This has been running for more than an hour. Is this something we expect or can I speed it up somehow?

Thanks!

glennhickey commented 2 months ago

If your cluster has more than one node, you can try using --batchCount to increase the number of jobs.

If your nodes have multiple cores, you can also consider --batchCores to allow each job to use more than one thread.

Sanat-Mishra commented 2 months ago

Thanks! I'm also concerned that the code is taking too long because I have a huge hal file (~805 GB). Does cactus-hal2maf create copies of the hal file to distribute among worker nodes?

glennhickey commented 2 months ago

Yes, on slurm cactus will create a local copy for each batch (job). So you typically want to use --batchCores to make sure that at most one job runs at once on a given node...

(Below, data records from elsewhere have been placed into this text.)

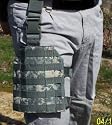 Molle Dropleg Platform ACU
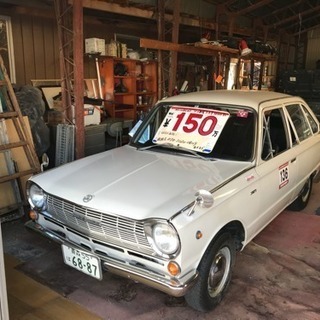 訳あり値下げしました！昭和43年式MITSUBISHI コルト1000の画像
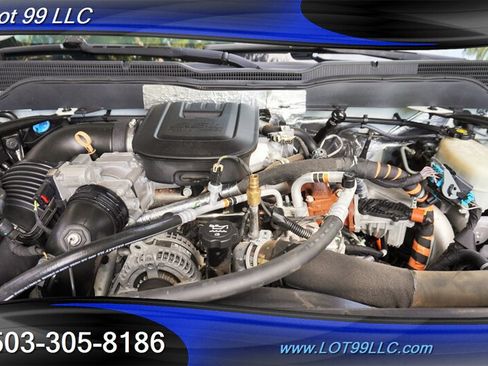 Used 2016 Chevrolet Silverado 3500 LTZ w/ Duramax Plus Package AWD/4WD image 18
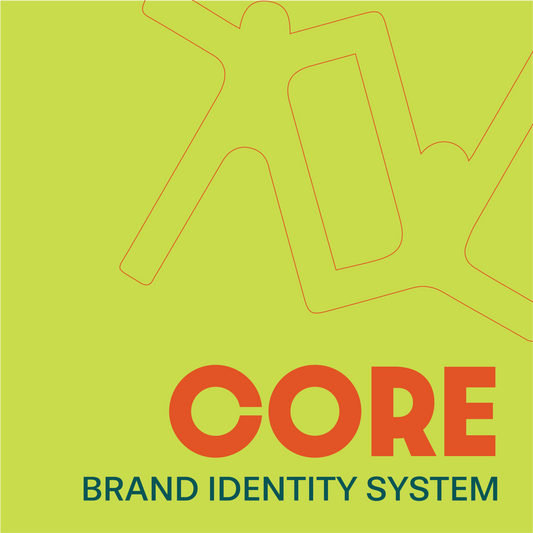 02. CORE Brand Identity System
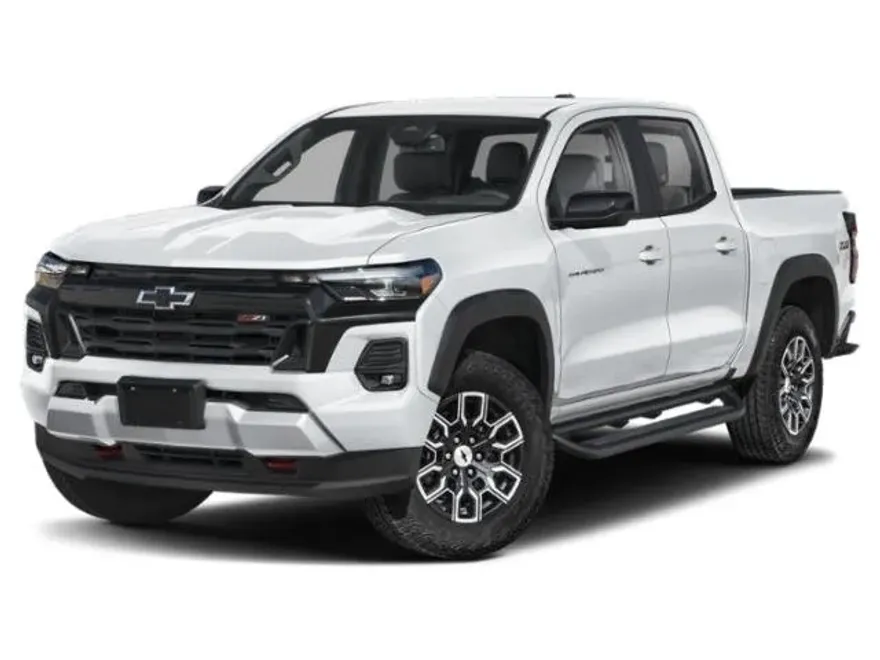 2026 Chevrolet Colorado Z71 photo 1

Sanat-Mishra commented 2 months ago

Got it.

We're trying to pull out alignments corresponding to different transcript BED files and then concatenating the blocks in the MAF file to do downstream analysis. Do you have any suggestions on how we can use --maxrefgaps or about concatenation in general?

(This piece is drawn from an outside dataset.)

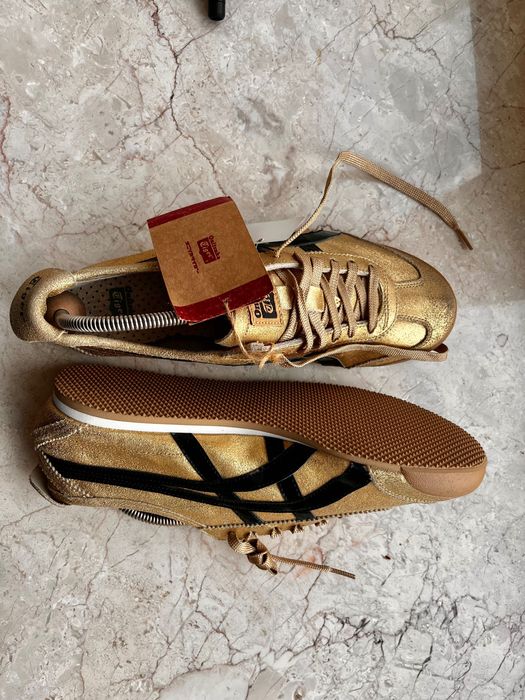 onitsuka tiger mexico 66, чоловічі кросівки asics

glennhickey commented 2 months ago

This probably doesn't answer your question, but the --bedRanges option here will produce a MAF of your regions concatenated together. If you want the actual MAF blocks merged together of consecutive regions, it's probably simplest to merge them in the BED first.

In terms of reference gaps, you control that with --maximumGapLength, but I'm not sure how high you can practically scale that to (I think the default is around 50).